The UK’s Home Secretary, Theresa May announced changes last week to the UK’s student visa system, designed to offer greater protection for high quality international students and UK institutions alike.
May recognised the importance of welcoming international students to the UK, “International students not only make a vital contribution to the UK economy but they also help make our education system one of the best in the world.”
All UK education institutions that want to be sponsors of international students will have to become Highly Trusted Sponsors by April 2012, and become accredited by statutory education inspection bodies by the end of 2012. This will give international students and their parents peace of mind that they are applying to a bona fide institution, trusted and recognised by the UK government.
In order to be eligible for a Tier four student visa, students will need to demonstrate a higher level of English under the changes announced.
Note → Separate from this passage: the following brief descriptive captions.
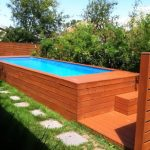 rectangular in deck swimming poll wooden deck floor stony footpath green grass lush plantations small swimming pool idea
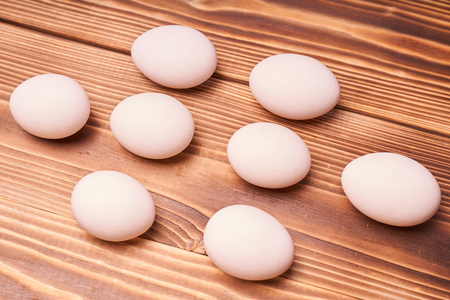 Chicken eggs laid on a wooden table.
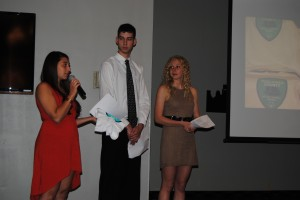 From left, Wawasee High School students Jada Antonides, Justin Ciriello and Courtney Linnemeier gave a presentation on their Project Proud May 7 at the Kosciusko Youth Leadership Academy banquet in Warsaw. They helped coach a Special Olympics basketball team this year.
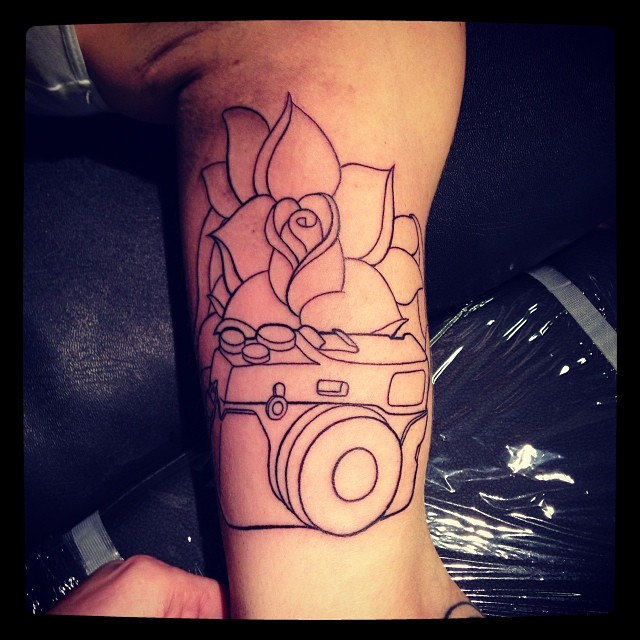 Camera Outline Tattoo On Muscles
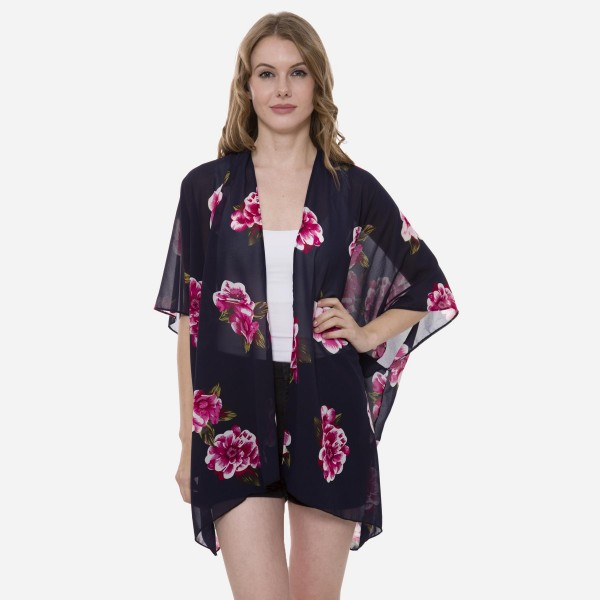"Women's Lightweight Hibiscus Floral Kimono.  - One size fits most 0-14 - Approximately 30"" L  - 100% Chiffon"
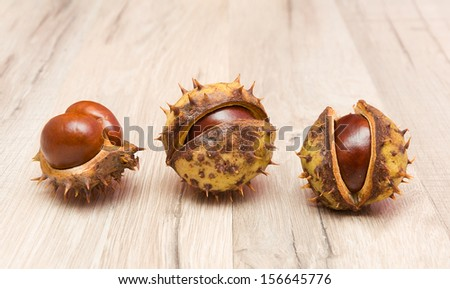 Three mature chestnut close-up on a wooden board. horizontal photo. - stock photo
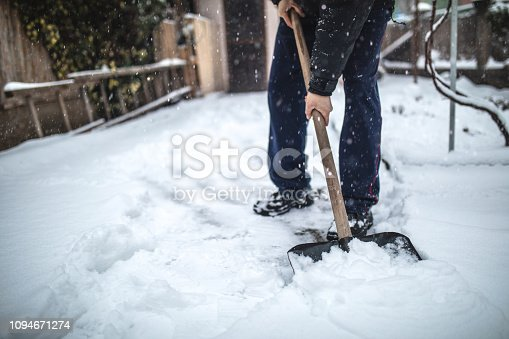 Senior man with a shovel cleaning snow from his back yard at his house.
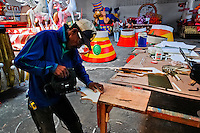 A Colombian man works in the Carnival workshop, Barranquilla, Colombia, 23 February 2006. The Carnival of Barranquilla is a unique festivity which takes place every year during February or March on the Caribbean coast of Colombia. The allegorical floats and masks are created by artists with their teams. These crews are highly specialized to design and create large floats because they keep this profession in the family for decades.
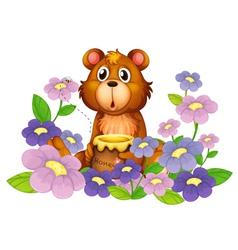 A bear holding a honey in the flower garden vector image vector image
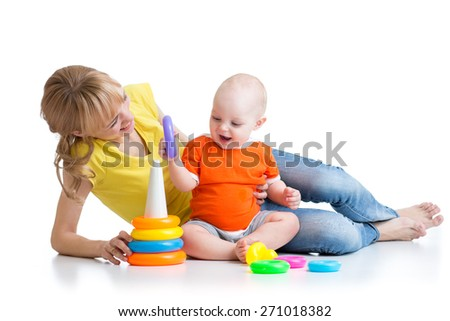 happy baby boy and mother playing together with color toy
Those coming to study at degree level and above will have to speak English at an upper intermediate (B2) level. This is higher than the current B1 requirement. B1 level will remain the requirement for courses below degree level and will need to be supported by a certificate from an approved English language test provider, e.g. IELTS. English language students wishing to attend exclusively English language courses will be able to apply for a student visitor visa allowing them to stay for up to 11 months.
Students at universities and publicly funded further education colleges will retain their rights to work part time alongside their studies, enabling them to gain valuable experience of business and industry (students at universities will be able to work 20 hours per week and 10 hours per week at publicly funded FE colleges). The changes will introduce restrictions on working and work placements for students not in universities or colleges.
Postgraduate students at universities and government sponsored students will still be able to bring their dependants with them to the UK during their studies and they will be permitted to work. Other students will not be permitted to bring their dependants.
The Post Study Work route will be closed from April 2012 - this route allowed new graduates two years to seek employment in the UK after their course ended. However, under the changes, graduates who have an offer of a skilled job from a sponsoring employer, in Tier two of the Points-Based System, will be able to work. Theresa May also announced a new initiative for any budding entrepreneurs: “alongside our stricter rules, we will ensure that innovative student entrepreneurs who are creating wealth are able to stay in the UK to pursue their ideas.”
Tony Reilly OBE, Director of the British Council in Sri Lanka, said: “The British Council welcomes the changes being made to the student visa system announced by Home Secretary Theresa May.
“Genuine international students bring immense value to the UK. They enhance our institutions academically, financially and culturally and many become lifelong friends and advocates for the UK when they return home. It is in the interests of the UK to continue to welcome genuine students from Sri Lanka and other countries around the world. Sri Lankan students are much sought after by UK universities. They are valued for their academic ability, English language skills and adaptability. They enrich our universities in so many tangible and intangible ways.
“The British Council supports an effective immigration policy that avoids any abuse of the student visa system. The new pledge that all institutions offering courses to international students must have accreditation and become highly trusted sponsors will give greater protection to bona fide students from Sri Lanka and will furthermore assure those students and their parents of the quality of UK education.
“It is essential that the changes being introduced do not prevent high calibre Sri Lankan students from coming to the UK to learn English prior to going on to study for degree courses. The UK government has recognised the importance of the pre-degree pathways that many international students access prior to undertaking their studies at UK universities.
“We welcome the assurances that students qualifying with a recognised degree who have the offer of a graduate level job will be able to remain in the UK and that sponsors can vouch for academic progression when students are doing follow-up courses. We particularly welcome new measures to ensure that innovative student entrepreneurs are able to stay in the UK to pursue their ideas. This is closely aligned to many of our programmes in Sri Lanka encouraging a culture of entrepreneurship.
“International students from Sri Lanka and elsewhere bring an extra dimension to the education experience of our own students and give them a perspective that will help them prosper in the global economy. These new visa measures should ensure that we continue to attract the best talent from around the world, including here in Sri Lanka and avoid a situation where students turn to other competitor countries. The UK remains the preferred study destination for many Sri Lankan students. I hope our special educational relationship continues to flourish.”